The developers of Netdata claim that usage statistics of the agent are crucial for them, as this data is necessary for detecting errors and planning new features, essentially improving the product. It’s up to you to decide whether or not to disable this functionality, as it does not carry any harmful features. You can disable the collection and transmission of statistics in any of the following three ways:

Create a .opt-out-from-anonymous-statistics file in /etc/netdata/ before starting.
When installing Netdata, specify the --disable-telemetry option in the script (not applicable in our case).
Set the environment variable DO_NOT_TRACK=1 (for example, when deploying a Docker container).

Let’s begin the installation of Netdata:

# Connecting the epel repository
$ sudo yum install epel-release -y
# Downloading the script to add the Netdata repository
$ curl -s https://packagecloud.io/install/repositories/netdata/netdata/script.rpm.sh | sudo bash
# Installing Netdata
$ sudo yum install netdata -y

To access the current Netdata configuration file, start the agent and execute the following command (be aware that the configuration is extensive and is meant only for familiarization with the main options):

$ curl -o ~/netdata.conf http://localhost:19999/netdata.conf

When manually editing the Netdata configuration, developers recommend using the wrapper script edit-config:

# Navigate to the Netdata configuration directory
$ cd /etc/netdata/
# Hint: replace sample.conf with the required file from /usr/lib/netdata/conf.d/
$ sudo ./edit-config <sample.conf>

Configuring Netdata

The primary configuration file is named /etc/netdata/netdata.conf, and with the minimum required parameters, it looks like this:

[global]
  run as user = netdata
  # The default database size — 1 hour
  history = 3600
  # Some defaults to run Netdata with least priority
  process scheduling policy = idle
  OOM score = 1000
[web]
  web files owner = root
  web files group = netdata
  # By default do not expose the Netdata port
  bind to = localhost

Let’s make a few changes:

[global]
  OOM score = -900
  run as user = netdata
  enable zero metrics = yes
  # Some defaults to run Netdata with least priority
  process scheduling policy = idle
  # Database size — 20 min
  history = 1200
[web]
  # By default do not expose the Netdata port
  bind to = localhost
  web files owner = root
  web files group = netdata
[health]
  enabled = yes
[host labels]
  type = virt
  location = xakep
  instance = netdata

The OOM score parameter specifies the value for /proc/[pid]/oom_score_adj, which, based on various factors, determines the priority of a process for being “killed” by the oom_killer. By default, Netdata has an OOM score of 1000, making it one of the first candidates for termination. However, since we need server resource statistics to identify the resource hogs, the Netdata agent should only be terminated as a last resort.

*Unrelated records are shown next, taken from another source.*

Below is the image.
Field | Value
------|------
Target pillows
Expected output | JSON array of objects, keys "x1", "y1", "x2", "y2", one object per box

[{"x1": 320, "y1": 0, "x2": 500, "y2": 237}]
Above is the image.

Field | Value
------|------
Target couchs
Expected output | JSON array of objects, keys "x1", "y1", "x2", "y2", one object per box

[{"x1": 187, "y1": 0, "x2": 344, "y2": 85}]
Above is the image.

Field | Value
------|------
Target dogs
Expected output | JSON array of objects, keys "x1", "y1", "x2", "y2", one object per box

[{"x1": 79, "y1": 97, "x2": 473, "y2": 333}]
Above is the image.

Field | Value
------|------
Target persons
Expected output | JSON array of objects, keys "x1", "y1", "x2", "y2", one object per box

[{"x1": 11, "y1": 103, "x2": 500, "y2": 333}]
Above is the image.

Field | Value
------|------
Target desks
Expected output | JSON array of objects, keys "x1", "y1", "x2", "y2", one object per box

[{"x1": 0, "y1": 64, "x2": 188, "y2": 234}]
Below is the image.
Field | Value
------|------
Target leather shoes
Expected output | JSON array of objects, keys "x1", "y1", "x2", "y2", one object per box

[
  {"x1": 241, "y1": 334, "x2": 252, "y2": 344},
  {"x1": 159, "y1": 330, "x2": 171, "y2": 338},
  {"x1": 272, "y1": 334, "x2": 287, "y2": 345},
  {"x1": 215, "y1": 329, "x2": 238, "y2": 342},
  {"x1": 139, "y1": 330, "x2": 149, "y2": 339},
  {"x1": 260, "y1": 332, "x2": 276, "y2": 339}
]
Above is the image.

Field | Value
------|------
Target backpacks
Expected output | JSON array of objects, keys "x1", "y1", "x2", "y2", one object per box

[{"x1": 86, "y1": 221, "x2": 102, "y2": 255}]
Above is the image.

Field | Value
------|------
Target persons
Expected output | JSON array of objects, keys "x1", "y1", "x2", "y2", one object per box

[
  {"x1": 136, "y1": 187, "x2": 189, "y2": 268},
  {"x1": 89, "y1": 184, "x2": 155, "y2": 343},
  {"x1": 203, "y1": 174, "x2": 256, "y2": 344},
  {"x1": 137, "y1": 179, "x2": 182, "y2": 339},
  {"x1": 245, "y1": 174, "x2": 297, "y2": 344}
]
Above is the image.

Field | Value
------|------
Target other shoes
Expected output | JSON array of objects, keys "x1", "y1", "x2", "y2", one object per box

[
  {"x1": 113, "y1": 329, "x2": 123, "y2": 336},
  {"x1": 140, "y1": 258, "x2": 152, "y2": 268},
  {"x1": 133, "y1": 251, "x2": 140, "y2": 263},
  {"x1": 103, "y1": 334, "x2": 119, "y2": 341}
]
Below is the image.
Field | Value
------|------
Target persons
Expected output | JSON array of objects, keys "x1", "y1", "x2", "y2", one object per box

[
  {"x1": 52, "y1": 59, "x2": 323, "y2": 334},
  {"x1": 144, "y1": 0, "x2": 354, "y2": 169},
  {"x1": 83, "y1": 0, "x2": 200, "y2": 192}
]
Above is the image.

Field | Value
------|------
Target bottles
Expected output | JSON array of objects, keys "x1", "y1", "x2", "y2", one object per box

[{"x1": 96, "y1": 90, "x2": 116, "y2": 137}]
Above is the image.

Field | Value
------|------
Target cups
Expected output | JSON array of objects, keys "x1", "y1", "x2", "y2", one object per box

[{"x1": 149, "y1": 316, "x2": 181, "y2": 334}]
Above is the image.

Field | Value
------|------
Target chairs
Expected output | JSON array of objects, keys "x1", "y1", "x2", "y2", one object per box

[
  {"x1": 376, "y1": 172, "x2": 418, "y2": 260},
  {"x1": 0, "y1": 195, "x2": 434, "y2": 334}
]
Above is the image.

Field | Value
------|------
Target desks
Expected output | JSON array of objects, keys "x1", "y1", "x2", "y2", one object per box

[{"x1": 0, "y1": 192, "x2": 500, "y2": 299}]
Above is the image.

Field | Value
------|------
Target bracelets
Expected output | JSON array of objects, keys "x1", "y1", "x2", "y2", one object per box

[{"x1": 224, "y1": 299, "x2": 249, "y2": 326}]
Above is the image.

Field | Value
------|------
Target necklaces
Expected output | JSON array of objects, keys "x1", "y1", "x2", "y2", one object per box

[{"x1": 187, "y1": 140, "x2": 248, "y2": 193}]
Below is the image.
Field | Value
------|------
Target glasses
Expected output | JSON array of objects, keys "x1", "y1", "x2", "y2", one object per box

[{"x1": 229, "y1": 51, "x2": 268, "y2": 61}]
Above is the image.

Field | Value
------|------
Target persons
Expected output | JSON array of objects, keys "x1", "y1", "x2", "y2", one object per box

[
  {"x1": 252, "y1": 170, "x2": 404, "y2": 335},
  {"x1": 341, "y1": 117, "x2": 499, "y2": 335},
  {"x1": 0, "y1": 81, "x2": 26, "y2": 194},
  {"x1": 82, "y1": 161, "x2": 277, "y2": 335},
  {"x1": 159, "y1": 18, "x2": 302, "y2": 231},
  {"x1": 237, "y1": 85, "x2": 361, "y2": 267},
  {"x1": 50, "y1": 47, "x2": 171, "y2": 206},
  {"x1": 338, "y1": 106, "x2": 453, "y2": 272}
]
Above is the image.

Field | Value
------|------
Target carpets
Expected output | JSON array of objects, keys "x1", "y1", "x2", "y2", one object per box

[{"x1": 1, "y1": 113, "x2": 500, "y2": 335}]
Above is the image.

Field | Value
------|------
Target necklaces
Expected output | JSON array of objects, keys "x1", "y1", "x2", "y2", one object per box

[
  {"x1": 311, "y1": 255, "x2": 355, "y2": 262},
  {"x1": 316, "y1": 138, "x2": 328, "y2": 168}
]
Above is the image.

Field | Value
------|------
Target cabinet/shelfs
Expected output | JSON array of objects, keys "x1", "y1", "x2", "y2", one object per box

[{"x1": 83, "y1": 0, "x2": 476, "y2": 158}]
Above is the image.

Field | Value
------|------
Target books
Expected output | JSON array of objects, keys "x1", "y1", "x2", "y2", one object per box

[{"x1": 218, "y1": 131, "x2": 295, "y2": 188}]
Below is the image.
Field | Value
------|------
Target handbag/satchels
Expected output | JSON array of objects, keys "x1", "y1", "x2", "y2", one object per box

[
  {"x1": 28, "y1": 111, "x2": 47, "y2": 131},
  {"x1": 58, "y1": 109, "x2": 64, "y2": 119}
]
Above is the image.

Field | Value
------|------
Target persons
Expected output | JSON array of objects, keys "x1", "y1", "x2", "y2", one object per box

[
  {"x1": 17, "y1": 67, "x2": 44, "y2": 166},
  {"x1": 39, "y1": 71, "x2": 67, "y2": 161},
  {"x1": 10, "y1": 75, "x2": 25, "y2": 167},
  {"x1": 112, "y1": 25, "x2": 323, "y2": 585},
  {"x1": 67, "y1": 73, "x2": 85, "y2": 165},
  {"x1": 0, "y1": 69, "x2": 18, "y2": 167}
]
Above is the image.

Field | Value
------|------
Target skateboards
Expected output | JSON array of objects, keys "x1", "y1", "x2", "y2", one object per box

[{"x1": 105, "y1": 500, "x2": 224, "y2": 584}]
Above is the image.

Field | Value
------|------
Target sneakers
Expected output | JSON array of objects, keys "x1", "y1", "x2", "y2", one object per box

To check the oom-score, you might use the choom utility. However, in Rocky Linux, as well as in CentOS and Red Hat, util-linux is provided at version 2.32, while choom is available starting from util-linux version 2.33 (Util-linux 2.33 Release Notes dated November 1, 2018). Despite the fact that the author of choom is an employee at Red Hat, the OS and its derivative distributions (except Fedora) still use util-linux-2.32.

Let’s not dwell on the negatives; instead, let’s demonstrate how choom operates and the effect of the OOM score parameter with util-linux-2.37.2-r1 using a Fedora example. When OOM score = 1000:

[xakep@netdata ~]$ choom -p $(cat /var/run/netdata/netdata.pid)
pid 15731’s current OOM score: 1334
pid 15731’s current OOM score adjust value: 1000

With OOM score = -900:

[xakep@netdata ~]$ choom -p $(cat /var/run/netdata/netdata.pid)
pid 17958’s current OOM score: 667
pid 17958’s current OOM score adjust value: 0

Now, let’s quickly go over the parameters:

bind to: I’ll keep this setting as is, because I don’t plan to access the dashboard directly or via the network, nor expose it behind nginx, etc. For now, we simply need statistics on indicators and metrics over months and years.
enable zero metrics: It’s useful to enable this, as it allows us to track the presence of metrics even if they have zero values.
history: I’m reducing the local Netdata database to minimal acceptable values to conserve resources. The database uses both disk and RAM. In our case, metrics statistics will be reduced to 20 minutes. You can use a resource calculator for different database values on this site.
host labels: This parameter is used to specify custom global tags, which is convenient for grouping hosts and systems into categories. I recommend reading the guidelines and limitations on specifying host labels. Tags like type, location, and instance, and their values, are customizable; you don’t have to stick to these and can create your own.
memory deduplication (ksm) (Kernel Same Page Merging): I’m not enabling KSM since our use case doesn’t require it. To enable KSM in Netdata, KSM must first be activated in Linux. By default, KSM isn’t used in Red Hat, Rocky, CentOS, but if needed, you should first analyze resource usage statistics over a long period before enabling KSM, then observe resource use with KSM enabled. In multi-CPU systems, RAM savings may be slight, while processor load could increase noticeably. KSM performance depends on the system’s workload, as enabling KSM will require additional operations for memory page allocation due to the copy-on-write mechanism.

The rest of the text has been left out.